Problem to solve.
Which lines of the entries below contain the string "solar" with matching case? Copy each of those lines in full.

Data shown.

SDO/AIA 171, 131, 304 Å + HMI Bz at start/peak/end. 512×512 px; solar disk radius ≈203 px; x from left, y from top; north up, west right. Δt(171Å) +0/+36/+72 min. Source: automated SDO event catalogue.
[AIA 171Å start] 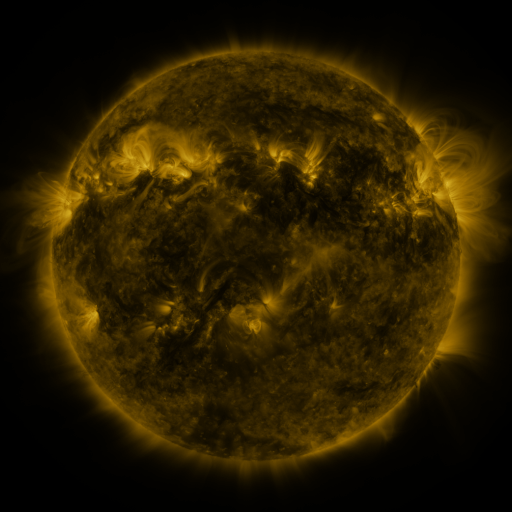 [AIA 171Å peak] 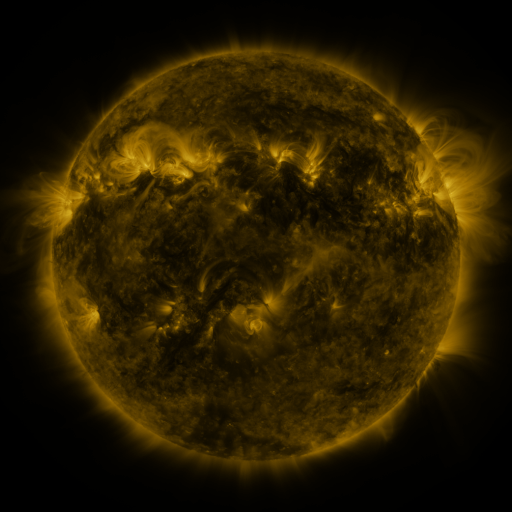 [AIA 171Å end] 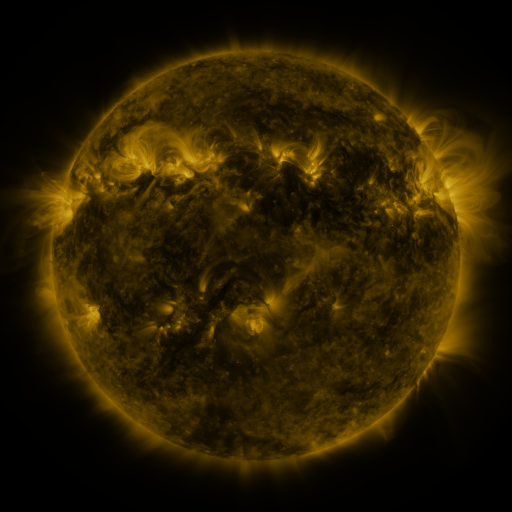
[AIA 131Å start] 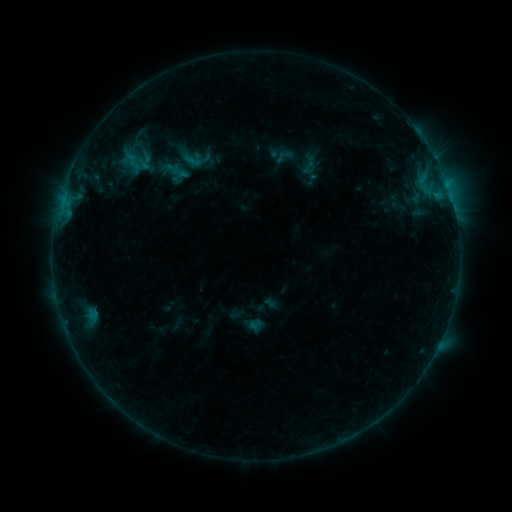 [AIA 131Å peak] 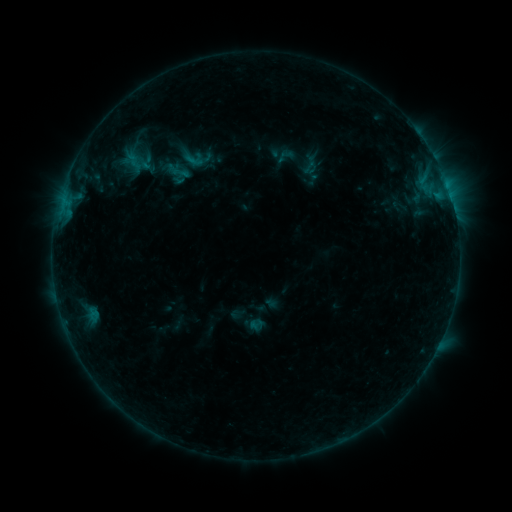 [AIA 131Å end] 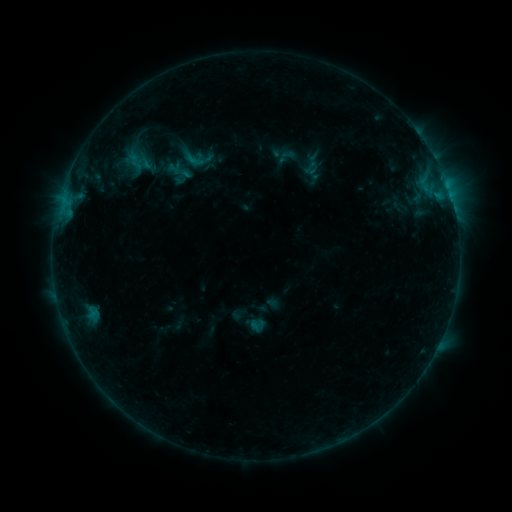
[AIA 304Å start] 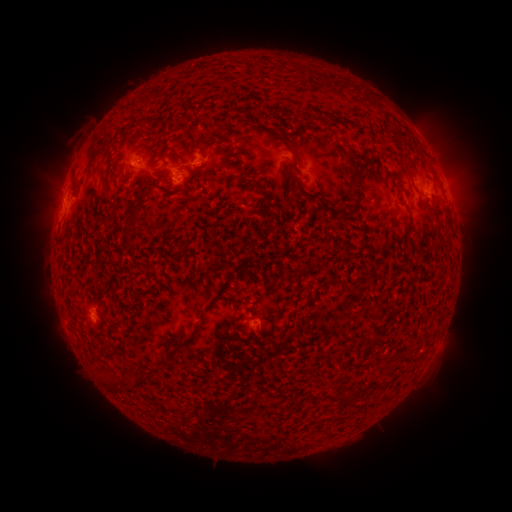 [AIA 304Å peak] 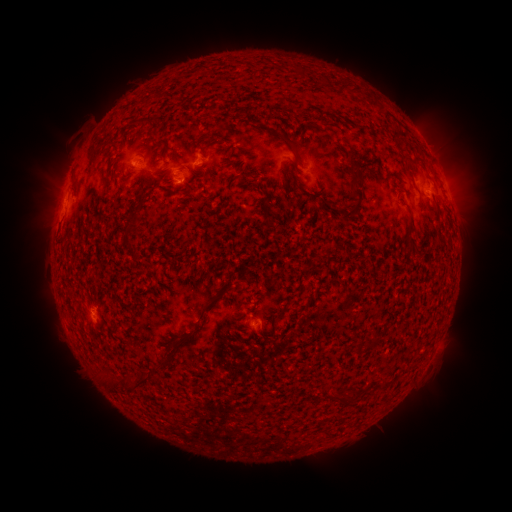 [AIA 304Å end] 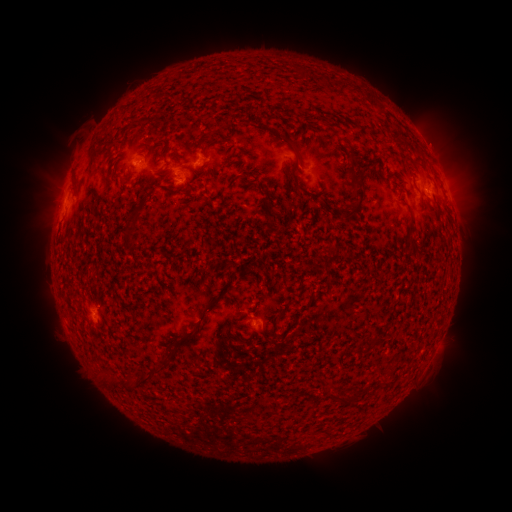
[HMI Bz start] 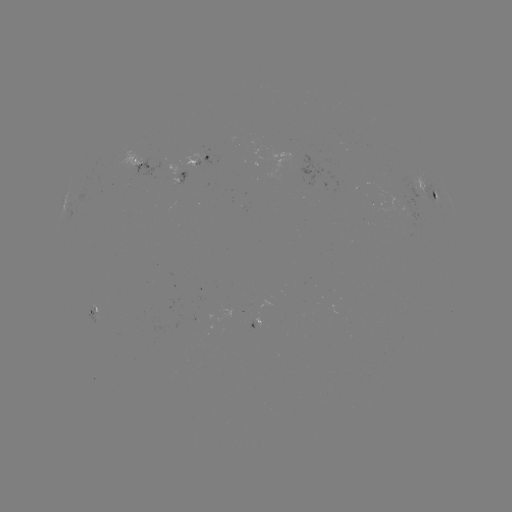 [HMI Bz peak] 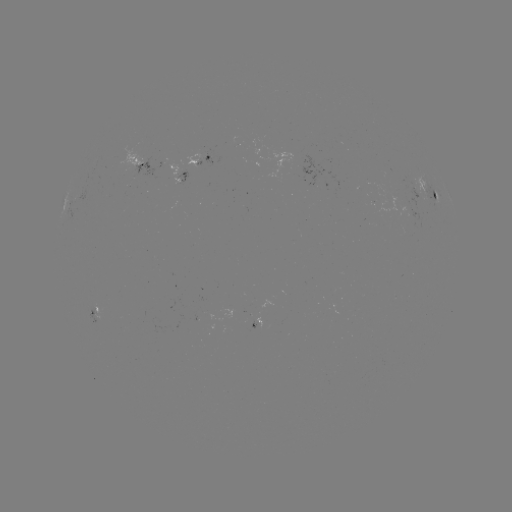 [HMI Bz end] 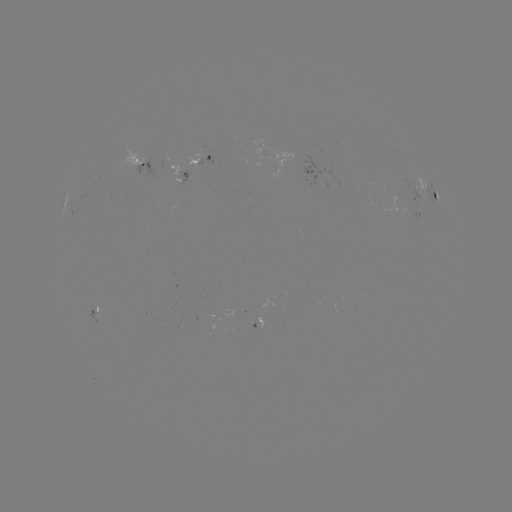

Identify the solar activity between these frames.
emerging-flux region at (143, 163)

Output.
SDO/AIA 171, 131, 304 Å + HMI Bz at start/peak/end. 512×512 px; solar disk radius ≈203 px; x from left, y from top; north up, west right. Δt(171Å) +0/+36/+72 min. Source: automated SDO event catalogue.
Identify the solar activity between these frames.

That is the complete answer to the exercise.